Data entries:

-- Start --

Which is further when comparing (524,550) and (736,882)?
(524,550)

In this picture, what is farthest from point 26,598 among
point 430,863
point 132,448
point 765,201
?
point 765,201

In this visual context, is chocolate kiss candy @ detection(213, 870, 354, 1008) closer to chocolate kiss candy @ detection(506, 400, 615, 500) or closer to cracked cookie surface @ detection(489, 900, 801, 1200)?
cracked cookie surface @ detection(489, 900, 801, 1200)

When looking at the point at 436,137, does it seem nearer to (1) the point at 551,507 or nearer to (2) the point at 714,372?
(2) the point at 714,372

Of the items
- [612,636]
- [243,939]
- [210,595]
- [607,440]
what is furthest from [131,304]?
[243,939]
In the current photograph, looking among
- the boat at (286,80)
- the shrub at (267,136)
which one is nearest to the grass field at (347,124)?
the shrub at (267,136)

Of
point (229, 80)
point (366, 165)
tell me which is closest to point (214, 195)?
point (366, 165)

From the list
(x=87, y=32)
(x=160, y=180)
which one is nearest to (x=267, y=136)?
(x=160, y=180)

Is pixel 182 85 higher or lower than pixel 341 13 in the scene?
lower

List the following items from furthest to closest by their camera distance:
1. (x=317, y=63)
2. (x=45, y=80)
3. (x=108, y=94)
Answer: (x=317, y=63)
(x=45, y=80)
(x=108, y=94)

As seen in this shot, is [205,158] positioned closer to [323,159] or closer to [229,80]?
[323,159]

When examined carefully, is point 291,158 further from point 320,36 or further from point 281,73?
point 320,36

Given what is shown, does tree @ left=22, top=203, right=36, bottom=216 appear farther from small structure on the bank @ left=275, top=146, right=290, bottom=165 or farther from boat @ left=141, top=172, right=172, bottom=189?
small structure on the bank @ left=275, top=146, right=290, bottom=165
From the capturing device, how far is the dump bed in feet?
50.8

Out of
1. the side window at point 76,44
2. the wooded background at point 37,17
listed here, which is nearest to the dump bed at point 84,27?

-- End --

# REQUIRED TASK
Can you render every line of the material above as a Markdown table with the columns Row and Line, numbering each row and leaving out blank lines?

# CORRECT ANSWER
| Row | Line |
|---|---|
| 1 | Which is further when comparing (524,550) and (736,882)? |
| 2 | (524,550) |
| 3 | In this picture, what is farthest from point 26,598 among |
| 4 | point 430,863 |
| 5 | point 132,448 |
| 6 | point 765,201 |
| 7 | ? |
| 8 | point 765,201 |
| 9 | In this visual context, is chocolate kiss candy @ detection(213, 870, 354, 1008) closer to chocolate kiss candy @ detection(506, 400, 615, 500) or closer to cracked cookie surface @ detection(489, 900, 801, 1200)? |
| 10 | cracked cookie surface @ detection(489, 900, 801, 1200) |
| 11 | When looking at the point at 436,137, does it seem nearer to (1) the point at 551,507 or nearer to (2) the point at 714,372? |
| 12 | (2) the point at 714,372 |
| 13 | Of the items |
| 14 | - [612,636] |
| 15 | - [243,939] |
| 16 | - [210,595] |
| 17 | - [607,440] |
| 18 | what is furthest from [131,304]? |
| 19 | [243,939] |
| 20 | In the current photograph, looking among |
| 21 | - the boat at (286,80) |
| 22 | - the shrub at (267,136) |
| 23 | which one is nearest to the grass field at (347,124)? |
| 24 | the shrub at (267,136) |
| 25 | Of |
| 26 | point (229, 80) |
| 27 | point (366, 165) |
| 28 | tell me which is closest to point (214, 195)? |
| 29 | point (366, 165) |
| 30 | From the list |
| 31 | (x=87, y=32) |
| 32 | (x=160, y=180) |
| 33 | which one is nearest to (x=267, y=136)? |
| 34 | (x=160, y=180) |
| 35 | Is pixel 182 85 higher or lower than pixel 341 13 in the scene? |
| 36 | lower |
| 37 | List the following items from furthest to closest by their camera distance: |
| 38 | 1. (x=317, y=63) |
| 39 | 2. (x=45, y=80) |
| 40 | 3. (x=108, y=94) |
| 41 | Answer: (x=317, y=63) |
| 42 | (x=45, y=80) |
| 43 | (x=108, y=94) |
| 44 | As seen in this shot, is [205,158] positioned closer to [323,159] or closer to [229,80]? |
| 45 | [323,159] |
| 46 | When examined carefully, is point 291,158 further from point 320,36 or further from point 281,73? |
| 47 | point 320,36 |
| 48 | Given what is shown, does tree @ left=22, top=203, right=36, bottom=216 appear farther from small structure on the bank @ left=275, top=146, right=290, bottom=165 or farther from boat @ left=141, top=172, right=172, bottom=189? |
| 49 | small structure on the bank @ left=275, top=146, right=290, bottom=165 |
| 50 | From the capturing device, how far is the dump bed in feet? |
| 51 | 50.8 |
| 52 | Out of |
| 53 | 1. the side window at point 76,44 |
| 54 | 2. the wooded background at point 37,17 |
| 55 | listed here, which is nearest to the dump bed at point 84,27? |